== Supplied passage

March corn lost 3.75 cents on volume of 296,201 contracts. Total open interest declined by 6,974 contracts, which relative to volume is approximately 10% below average. The March contract lost 14,844 of open interest. Remarkably, as this report is being compiled on January 29, the March contract is trading 4.75 cents higher , and we say remarkably because the dollar index is trading sharply higher on one of the biggest upside moves seen during the past couple of months. The March contract has made a low of 3.65 on January 29, and for the rally to continue, it must make a daily low above OIA’s pivot point of 3.69. March corn remains on a short-term buy signal, which was generated on January 19 and an intermediate term sell signal.

Soybeans:

March soybeans lost 15.25 cents on volume of 254,413 contracts. Volume was the strongest since January 21 when the March contract gained 4.50 cents on volume of 263,813 contracts and total open interest increased by 13,826. On January 28, total open interest increased by 3,832 contracts, which relative to volume is approximately 40% below average, but an open interest increase on yesterday’s price decline is negative. Additionally, the March contract lost 922 of open interest, August 2016 -150, which means there were sufficient open interest increases in the forward months to offset the decline in the two delivery months and increase total open interest.

As this report is being compiled on January 29, the March contract is trading 9.25 cents above yesterday’s close. For the March contract to take another leg higher, the low of the day must be above OIA’s pivot point for January 29 of 8. 81 3/4. March soybeans remain on a short-term buy signal, which was generated on January 19 and an intermediate term sell signal.

WTI crude oil:

March WTI crude oil advanced 92 cents on very heavy volume of 1,392,737 contracts. Volume exceeded that of January 19 when the March contract lost 82 cents on volume of 1,345,570 contracts and total open interest declined by 18,048. On January 28, total open interest increased by 17,735 contracts, which relative to volume is approximately 45% below average, but this is the fourth total open interest increase on a price advance that has occurred since January 21. As we have pointed out in previous reports, new buying is pushing prices higher, NOT short covering.

As this report is being compiled on January 29 the March contract is trading 26 cents above yesterday’s close and has made a daily high of 34.40, which is below yesterday’s spike high of 34.82 made on heavy volume.The March contract will generate a short-term buy signal if the daily low is above OIA’s key pivot point for January 29 of $33.81 and the downtrend will resume if the daily high is below OIA’s pivot point for January 29 of 31.57. We have no recommendation.

====
== Record list

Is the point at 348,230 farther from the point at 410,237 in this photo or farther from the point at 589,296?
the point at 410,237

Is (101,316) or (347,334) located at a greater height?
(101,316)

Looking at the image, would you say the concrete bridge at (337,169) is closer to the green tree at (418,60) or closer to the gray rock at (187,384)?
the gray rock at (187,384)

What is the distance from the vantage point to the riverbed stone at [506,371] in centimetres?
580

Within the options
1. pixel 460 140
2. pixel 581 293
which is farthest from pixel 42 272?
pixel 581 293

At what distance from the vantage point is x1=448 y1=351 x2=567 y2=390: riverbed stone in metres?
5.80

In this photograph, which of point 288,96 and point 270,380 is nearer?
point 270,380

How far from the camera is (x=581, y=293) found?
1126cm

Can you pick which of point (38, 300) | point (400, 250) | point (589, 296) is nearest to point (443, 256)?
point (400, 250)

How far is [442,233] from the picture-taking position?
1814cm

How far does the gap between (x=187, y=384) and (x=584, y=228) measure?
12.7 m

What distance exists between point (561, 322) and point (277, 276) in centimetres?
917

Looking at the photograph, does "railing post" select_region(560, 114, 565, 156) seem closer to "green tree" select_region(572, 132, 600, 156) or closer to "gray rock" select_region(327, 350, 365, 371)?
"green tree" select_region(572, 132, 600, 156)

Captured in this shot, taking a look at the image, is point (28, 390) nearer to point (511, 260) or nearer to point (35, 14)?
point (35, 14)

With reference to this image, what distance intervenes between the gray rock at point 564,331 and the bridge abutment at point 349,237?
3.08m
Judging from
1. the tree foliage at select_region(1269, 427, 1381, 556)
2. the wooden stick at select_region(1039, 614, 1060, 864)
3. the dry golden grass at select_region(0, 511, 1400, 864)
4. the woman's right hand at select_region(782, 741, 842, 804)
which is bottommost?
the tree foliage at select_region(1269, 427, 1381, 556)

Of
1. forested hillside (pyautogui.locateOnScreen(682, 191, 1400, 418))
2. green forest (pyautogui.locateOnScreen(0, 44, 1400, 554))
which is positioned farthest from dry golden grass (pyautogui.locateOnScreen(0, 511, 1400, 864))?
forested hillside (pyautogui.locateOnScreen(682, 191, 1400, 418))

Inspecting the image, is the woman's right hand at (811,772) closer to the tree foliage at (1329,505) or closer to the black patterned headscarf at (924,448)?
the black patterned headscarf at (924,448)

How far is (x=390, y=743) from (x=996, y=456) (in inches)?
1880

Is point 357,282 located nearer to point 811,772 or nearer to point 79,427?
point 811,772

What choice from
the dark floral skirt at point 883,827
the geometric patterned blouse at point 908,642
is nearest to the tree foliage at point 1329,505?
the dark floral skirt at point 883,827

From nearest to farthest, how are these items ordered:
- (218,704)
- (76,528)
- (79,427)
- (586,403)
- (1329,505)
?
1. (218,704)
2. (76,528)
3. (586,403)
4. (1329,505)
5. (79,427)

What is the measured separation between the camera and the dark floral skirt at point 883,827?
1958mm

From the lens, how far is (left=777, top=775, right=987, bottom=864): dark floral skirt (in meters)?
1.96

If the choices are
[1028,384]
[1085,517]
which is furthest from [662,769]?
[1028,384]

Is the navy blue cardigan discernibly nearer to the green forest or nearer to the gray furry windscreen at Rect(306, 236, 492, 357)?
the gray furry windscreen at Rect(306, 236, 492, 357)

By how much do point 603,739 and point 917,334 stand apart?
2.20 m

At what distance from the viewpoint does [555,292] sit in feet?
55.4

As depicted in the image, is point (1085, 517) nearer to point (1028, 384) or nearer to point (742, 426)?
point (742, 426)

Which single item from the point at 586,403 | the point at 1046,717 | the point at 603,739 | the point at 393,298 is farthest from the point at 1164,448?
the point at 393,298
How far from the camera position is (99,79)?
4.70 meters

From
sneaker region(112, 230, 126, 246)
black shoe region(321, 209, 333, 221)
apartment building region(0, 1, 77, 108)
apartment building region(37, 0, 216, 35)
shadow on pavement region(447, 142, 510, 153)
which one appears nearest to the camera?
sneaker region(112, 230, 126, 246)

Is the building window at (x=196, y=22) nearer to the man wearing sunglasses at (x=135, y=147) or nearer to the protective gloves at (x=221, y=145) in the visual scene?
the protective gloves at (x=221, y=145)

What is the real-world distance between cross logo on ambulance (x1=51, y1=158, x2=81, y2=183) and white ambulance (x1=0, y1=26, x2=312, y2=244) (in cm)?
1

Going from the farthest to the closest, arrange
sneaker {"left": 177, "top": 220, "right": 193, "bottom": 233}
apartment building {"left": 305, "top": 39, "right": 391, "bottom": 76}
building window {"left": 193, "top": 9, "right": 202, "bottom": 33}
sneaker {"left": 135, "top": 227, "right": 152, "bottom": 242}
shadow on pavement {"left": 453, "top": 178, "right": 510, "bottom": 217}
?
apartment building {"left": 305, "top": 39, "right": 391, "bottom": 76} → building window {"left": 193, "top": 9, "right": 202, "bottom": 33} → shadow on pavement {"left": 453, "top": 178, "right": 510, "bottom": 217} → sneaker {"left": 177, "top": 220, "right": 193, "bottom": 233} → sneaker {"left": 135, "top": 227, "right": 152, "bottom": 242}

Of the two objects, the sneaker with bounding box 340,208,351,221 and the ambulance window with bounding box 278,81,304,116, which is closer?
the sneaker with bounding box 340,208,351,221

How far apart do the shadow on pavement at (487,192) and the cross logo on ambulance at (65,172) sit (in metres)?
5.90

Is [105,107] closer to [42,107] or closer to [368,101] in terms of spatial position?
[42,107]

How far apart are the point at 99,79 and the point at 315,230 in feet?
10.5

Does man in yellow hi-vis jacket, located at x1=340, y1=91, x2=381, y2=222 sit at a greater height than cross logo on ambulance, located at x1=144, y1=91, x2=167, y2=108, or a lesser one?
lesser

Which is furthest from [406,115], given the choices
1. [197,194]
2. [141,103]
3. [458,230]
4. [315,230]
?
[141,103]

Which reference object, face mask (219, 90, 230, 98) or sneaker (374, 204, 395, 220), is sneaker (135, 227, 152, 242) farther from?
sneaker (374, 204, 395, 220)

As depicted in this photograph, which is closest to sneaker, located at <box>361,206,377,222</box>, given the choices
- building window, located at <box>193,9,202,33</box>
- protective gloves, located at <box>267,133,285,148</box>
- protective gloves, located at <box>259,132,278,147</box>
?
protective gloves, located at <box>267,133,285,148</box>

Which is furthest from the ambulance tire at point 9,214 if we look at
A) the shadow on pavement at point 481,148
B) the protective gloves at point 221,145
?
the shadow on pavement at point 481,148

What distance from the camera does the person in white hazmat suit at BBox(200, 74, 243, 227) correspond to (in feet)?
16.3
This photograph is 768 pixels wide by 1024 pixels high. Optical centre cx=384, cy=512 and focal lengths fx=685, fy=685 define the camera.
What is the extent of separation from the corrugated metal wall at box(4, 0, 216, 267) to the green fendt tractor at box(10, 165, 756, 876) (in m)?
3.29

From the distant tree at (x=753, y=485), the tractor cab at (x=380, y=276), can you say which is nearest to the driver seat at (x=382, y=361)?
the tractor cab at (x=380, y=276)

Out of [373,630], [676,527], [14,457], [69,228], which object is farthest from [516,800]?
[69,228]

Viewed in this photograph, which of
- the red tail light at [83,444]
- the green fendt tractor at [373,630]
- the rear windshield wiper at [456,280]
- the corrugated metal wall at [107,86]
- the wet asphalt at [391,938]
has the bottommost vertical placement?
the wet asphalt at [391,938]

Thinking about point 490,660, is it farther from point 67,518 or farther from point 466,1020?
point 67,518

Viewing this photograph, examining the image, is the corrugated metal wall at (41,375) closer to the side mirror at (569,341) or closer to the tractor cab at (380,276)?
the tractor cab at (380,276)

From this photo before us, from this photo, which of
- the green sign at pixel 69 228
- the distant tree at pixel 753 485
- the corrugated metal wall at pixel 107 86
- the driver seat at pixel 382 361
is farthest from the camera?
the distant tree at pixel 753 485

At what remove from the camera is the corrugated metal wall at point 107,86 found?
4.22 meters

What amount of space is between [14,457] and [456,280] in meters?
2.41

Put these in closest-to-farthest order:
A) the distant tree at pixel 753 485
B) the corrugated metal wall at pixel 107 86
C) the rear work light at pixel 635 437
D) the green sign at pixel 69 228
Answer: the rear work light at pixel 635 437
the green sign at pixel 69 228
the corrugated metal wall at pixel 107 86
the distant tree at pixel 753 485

====

Extend the futures market report on corn, soybeans and WTI crude oil, starting after its final sentence.

Exercise output:
Natural gas: March natural gas is getting close to generating a short-term buy signal. This will occur if the daily low is above OIA’s key pivot point for January 29 of $2.270.

Dollar index:

The March dollar index lost 41.5 points on volume of 35,033 contracts. Total open interest increased by 689 contracts, which relative to volume is approximately 20% below average. In yesterday’s report, we wrote that the March contract was getting close to generating a short-term sell signal, but this has changed by the action on January 29 as the March contract is trading 1.111 points above yesterday’s close and has made a high of 99.880, which is the highest print since 99.950 made on January 21. We have no recommendation.

Euro:

The March euro advanced 49 pips on volume of 194,793 contracts. Total open interest exploded higher, up by 9,262 contracts, which relative to volume is approximately 75% above average. For the past three days beginning on January 26, the euro has advanced each day and total open interest has increased on each of those days.

However, on January 29 we are seeing a different story with the March euro trading sharply lower, down 1.21 cents and has made a daily low of 1.0821, which is the lowest print since 1.0802 made on January 25. For the past couple reports, we said it was likely the euro would generate a short-term buy signal. With the steps taken by the Japanese Central Bank into negative interest rate territory, we see a rash of competitive devaluations as countries compete for global market share.

In summary, it is a beggar thy neighbor policy and it appears likely the European Central Bank will take additional steps to further weaken the euro. The March euro remains on short and intermediate term sell signals. We have no recommendation.

10 Year Treasury note: On January 29 the March contract has made a new contract high of 129-22.

The March 10 year treasury note advanced 5.5 points on volume of 1,655,739 contracts. Total open interest increased by 30,625 contracts, which relative to volume is approximately 25% below average. Ever since the 10 year note generated a short-term buy signal on January 6 and an intermediate term buy signal on January 14, we have seen a series of open interest increases whenever prices advance. As this report is being compiled on January 29, the 10 year note is trading 13 points above yesterday’s close. We have no recommendation.

S&P 500 E-mini:

The March S&P 500 E-mini advanced 5.75 points on volume of 2,268,116 contracts. Total open interest declined by 14,622, which relative to volume is approximately 65% below average, however an open interest decline on yesterday’s modest advance is negative. This follows a series of bearish open interest increases and decreases relative to price declines and advances.

As this report is being compiled on January 29, the March contract is rocketing higher, up 38.75 points and has made a new high for the move of 1922.25, which is the highest print since 1927.50 made on January 14. Although we have suggested to clients that they begin to think about bearish positions, we have not made a specific recommendation and continue with a stand aside posture.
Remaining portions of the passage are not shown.